Polícia invade acidentalmente rádio comunitária e aterroriza trabalhadores do local

Policiais do COE e da Rocam entraram no estúdio da rádio, localizado no Mutirão, Zona Leste de Manaus, e mantiveram pessoas sob a mira de armas

    A rádio opera, majoritariamente, nas zonas Norte e Leste de Manaus
    A rádio opera, majoritariamente, nas zonas Norte e Leste de Manaus (Arquivo AC)
    Na tarde desta quinta-feira (26), os trabalhadores da rádio comunitária Voz das Comunidades (87,9 FM ) ouviram uma batida na porta e o que se seguiu foram momentos de terror que, nas palavras de uma testemunha, pareciam "coisa de filme".
    Por volta das 15h40, policiais do Comando de Operações Especiais (COE) e da Ronda Ostensiva Cândido Mariano (Rocam) entraram no estúdio da rádio, localizado no Mutirão, Zona Leste de Manaus, e mantiveram pessoas sob a mira de armas, entre elas, uma senhora com um bebê de apenas 5 meses.
    "O COE e a Rocam chegaram fortemente armados e apontaram essas armas para todo mundo no estúdio onde estávamos gravando um programa. O apresentador ficou sob a mira das armas, bem como os convidados do programa. Uma senhora que estava no local com a filha bebê começou a se tremer todinha e foi se trancar no banheiro de tanto medo", disse Erleilson Brito, jornalista que trabalha na Voz das Comunidades e estava do lado de fora do estúdio quando a polícia chegou.
    Marlúcia Santiago, produtora da rádio que estava dentro do estúdio na hora, foi uma das pessoas que estiveram sob a mira da polícia. "Quando eles se deram conta que era uma rádio, eles começaram a amainar. Disseram que tinham entrado na rádio por conta de uma denúncia de que havia um cárcere privado aqui. Foi engano, mas aí eles já tinham entrado e assustado todo mundo", contou Marlúcia.

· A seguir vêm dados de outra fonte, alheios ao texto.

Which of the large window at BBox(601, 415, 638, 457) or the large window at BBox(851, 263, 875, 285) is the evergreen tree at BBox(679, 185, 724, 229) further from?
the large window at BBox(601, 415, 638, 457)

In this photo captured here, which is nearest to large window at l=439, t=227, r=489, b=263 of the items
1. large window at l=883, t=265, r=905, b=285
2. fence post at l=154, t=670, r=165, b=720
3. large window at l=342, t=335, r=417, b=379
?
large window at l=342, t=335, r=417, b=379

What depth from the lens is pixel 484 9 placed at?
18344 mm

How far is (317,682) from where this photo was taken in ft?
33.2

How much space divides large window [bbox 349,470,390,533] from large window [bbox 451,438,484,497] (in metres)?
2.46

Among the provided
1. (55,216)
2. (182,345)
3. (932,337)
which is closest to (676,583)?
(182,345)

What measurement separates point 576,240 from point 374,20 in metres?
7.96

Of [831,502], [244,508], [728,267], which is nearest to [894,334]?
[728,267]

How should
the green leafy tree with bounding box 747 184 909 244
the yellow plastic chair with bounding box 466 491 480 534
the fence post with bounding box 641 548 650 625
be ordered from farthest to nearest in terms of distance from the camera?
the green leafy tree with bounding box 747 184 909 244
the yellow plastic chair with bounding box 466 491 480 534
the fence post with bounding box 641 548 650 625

    Seu marido, Lerron Santiago, apresentador da rádio que estava em casa quando tudo aconteceu e soube da situação pela mulher a achou inadmissível. "Foi uma atitude totalmente desnecessária, com toda essa truculência. Já recebi várias ligações da Polícia, dizendo que devemos ir à Corregedoria-Geral reportar a história, mas as pessoas da rádio não têm como fazer isso. Estão todos muito chocados ainda", explicou Lerron.
    A Corregedoria-Geral do Sistema de Segurança Pública do Estado do Amazonas informou que irá abrir procedimento para apurar o ocorrido e que os policiais envolvidos serão chamados para prestar esclarecimentos.
    "A ordem para que fosse aberto o procedimento investigativo já foi dada e, em cima do que for apurado, nós poderemos decidir o que será feito em cima do que a legislação pertinente determina", concluiu o coronel da PM Willer Abdala.